Luck also envisions cooperating and joining with West Virginia’s student-athletes in promotions. For instance, the school’s many sponsorship partners would certainly love to have athletes appear at business functions or make commercials. None of that is now permitted.
Were that to change, Luck suggests perhaps picking 10 athletes each school year to do those promotions. The athletes would sign on as official representatives of the school and would be paid for their services. In turn, any proceeds the school collected would be used to pay not only those athletes, but others, as well.
But the details of that plan — or any, for that matter — are sketchy because until a ruling is handed down and until the NCAA responds, it’s all speculation.

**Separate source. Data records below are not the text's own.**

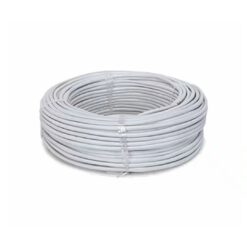 PVC Flexible Telephone Cable 100M 2C 24AWG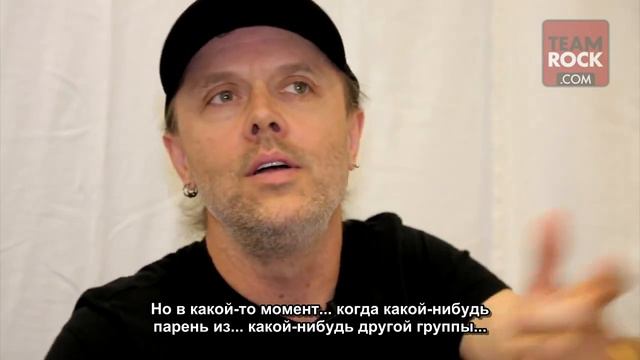 Ларс Ульрих про петицию и высказывание Mogwai смотреть онлайн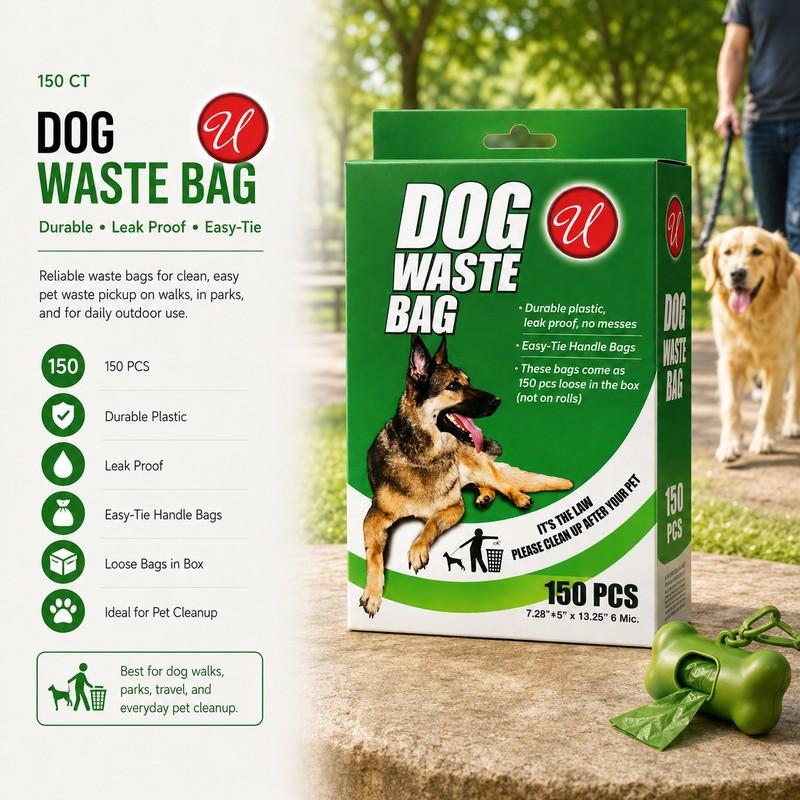 CN85613_150CT U DOG WASTE BAG-48 image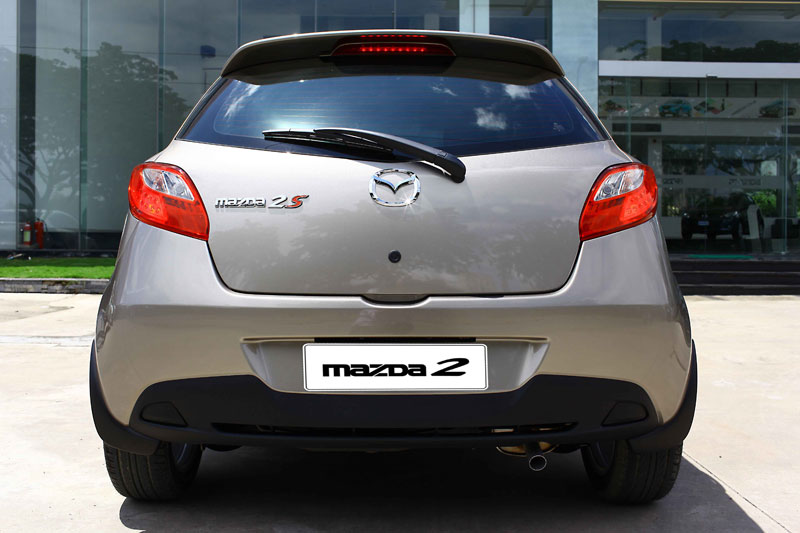 Bán xe ô tô Mazda 2 S 2014 giá 350 Triệu  3240747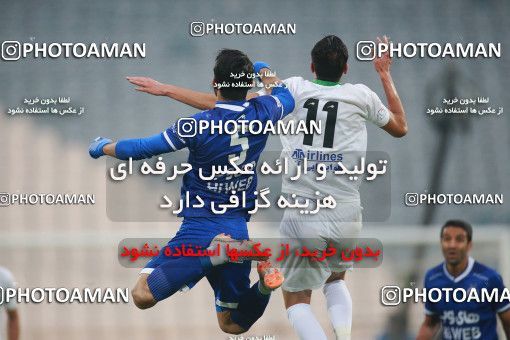 1539888, Tehran, , لیگ برتر فوتبال ایران، Persian Gulf Cup، Week 3، First Leg، Esteghlal 1 v 0 Mashin Sazi Tabriz on 2020/11/25 at Azadi Stadium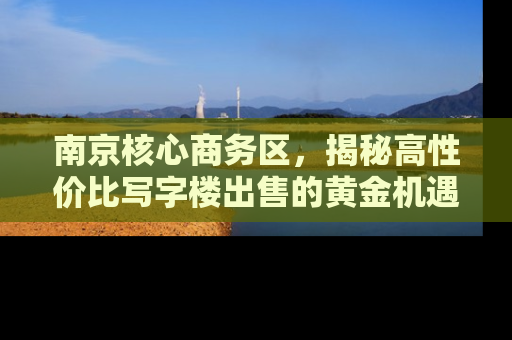 南京核心商务区，揭秘高性价比写字楼出售的黄金机遇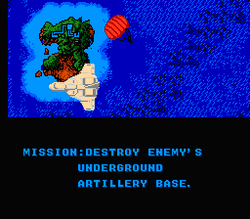 Heavy Barrel - NES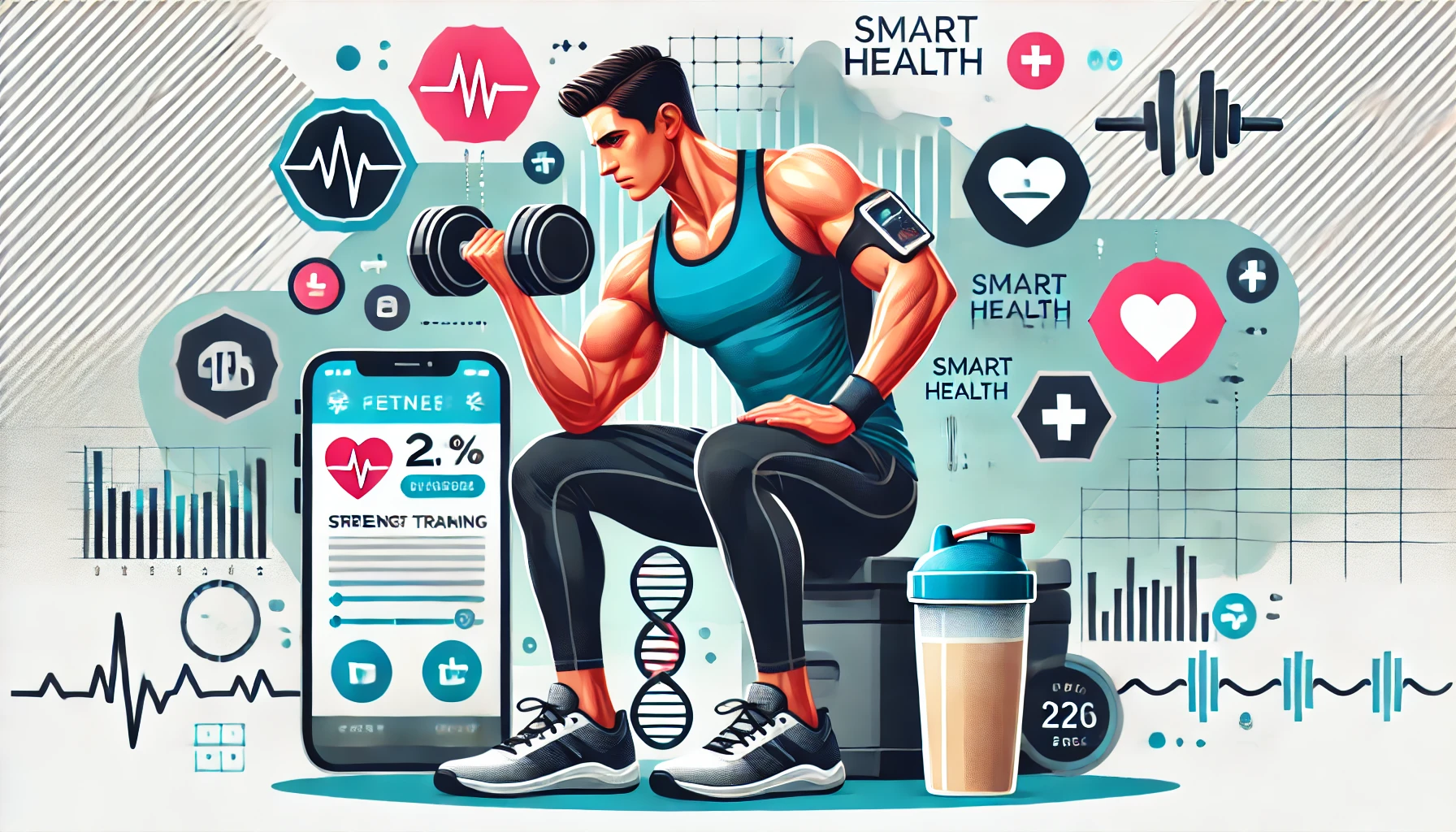 삼성헬스로 운동루틴 설정하는 것과 관련된 사진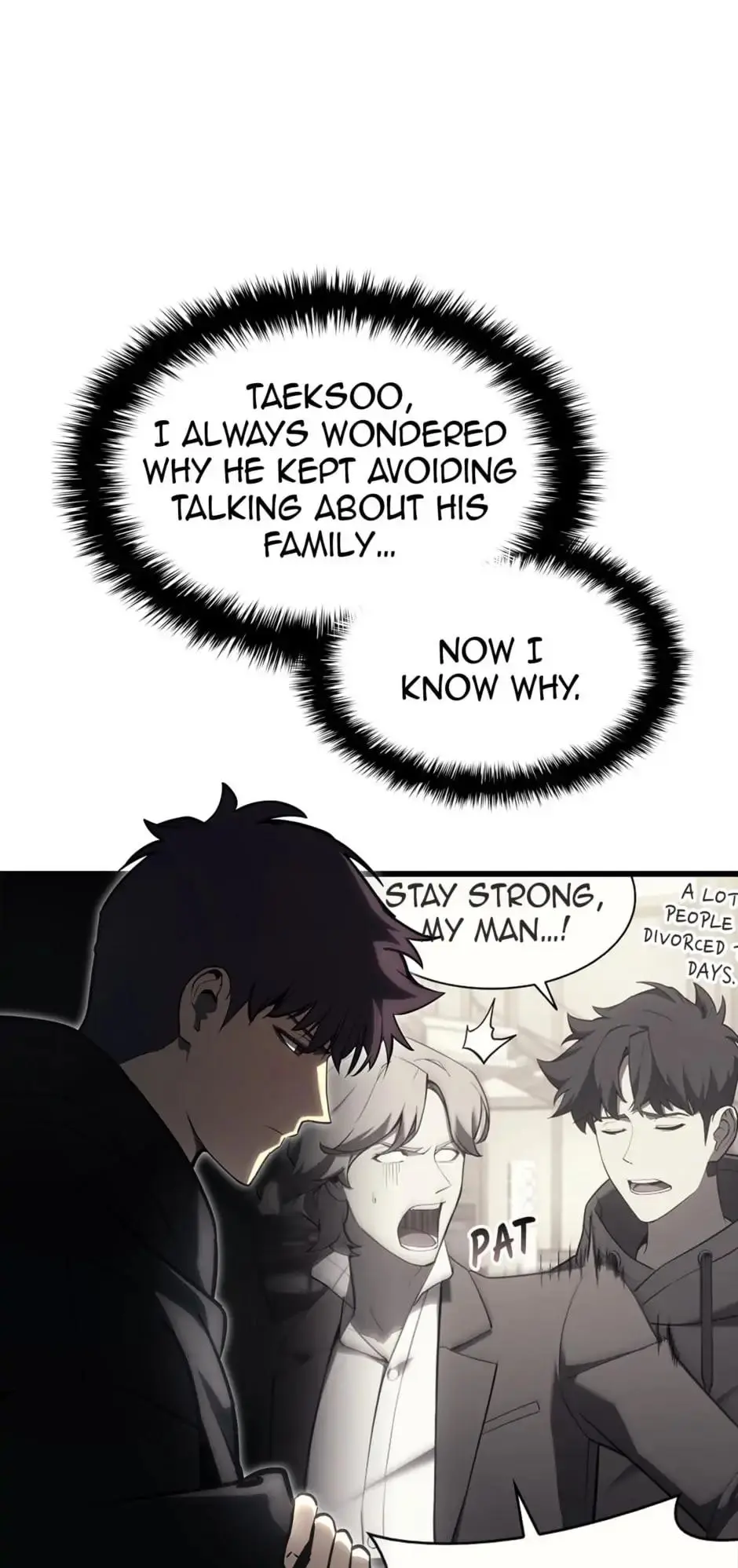 The Return of the Disaster-Class Hero Chapter 44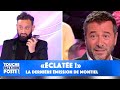 Lino le fils de cyril hanouna passe un savon  bernard montiel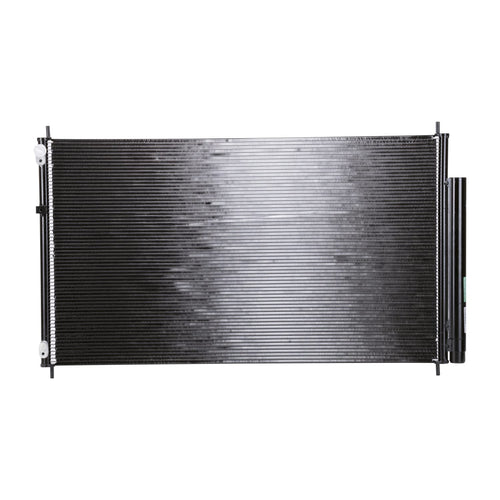 Condenser Assembly TYC 3246 Compatible with 2005-2010 Honda Odyssey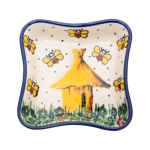 Quadratisch Schälchen 11.5 cm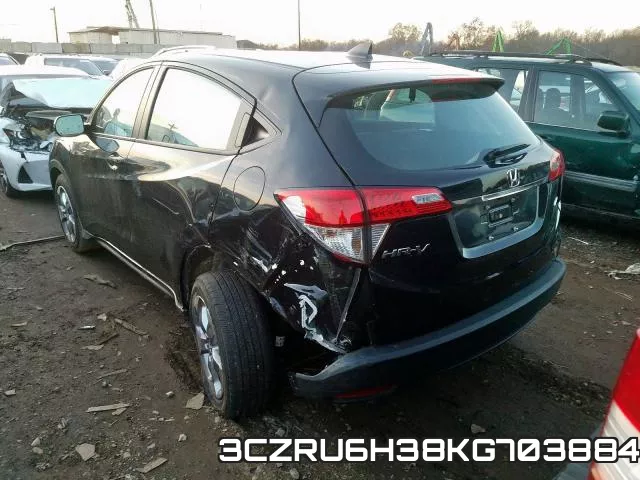 3CZRU6H38KG703884 фото 4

What Luck doesn’t want to see is lawlessness — players free to negotiate deals with the highest bidders, without any regulation. In that case, the potential for athletes being victimized increases and opens up another old can of worms.
“You worry about out-of-control boosters,’’ Luck said. “And agents will surely inject themselves into it.’’
Of course, any system in which athletes are being paid raises obvious questions about recruiting advantages. If Texas and Ohio State are paying a certain amount to athletes to represent their school — or if their individual opportunities for profit are far greater — does that put West Virginia and others in smaller markets at a disadvantage?
Sure it does. But a similar question also exists in the current proposal to pay athletes a cost-of-living stipend, where the cost of living at one school might be dramatically different than the cost at another.
The O’Bannon trial seems to be crawling along at a snail’s pace, witness after witness. Already in its second week, the trial could last three given that the NCAA won’t even begin presenting its side until today, save for cross-examination of plaintiff witnesses.
Luck, though, thinks the judge has the proceedings going at light speed and thinks that after the trial ends she could rule quickly, perhaps early to mid-July.
If that’s the case, things could begin changing almost right away.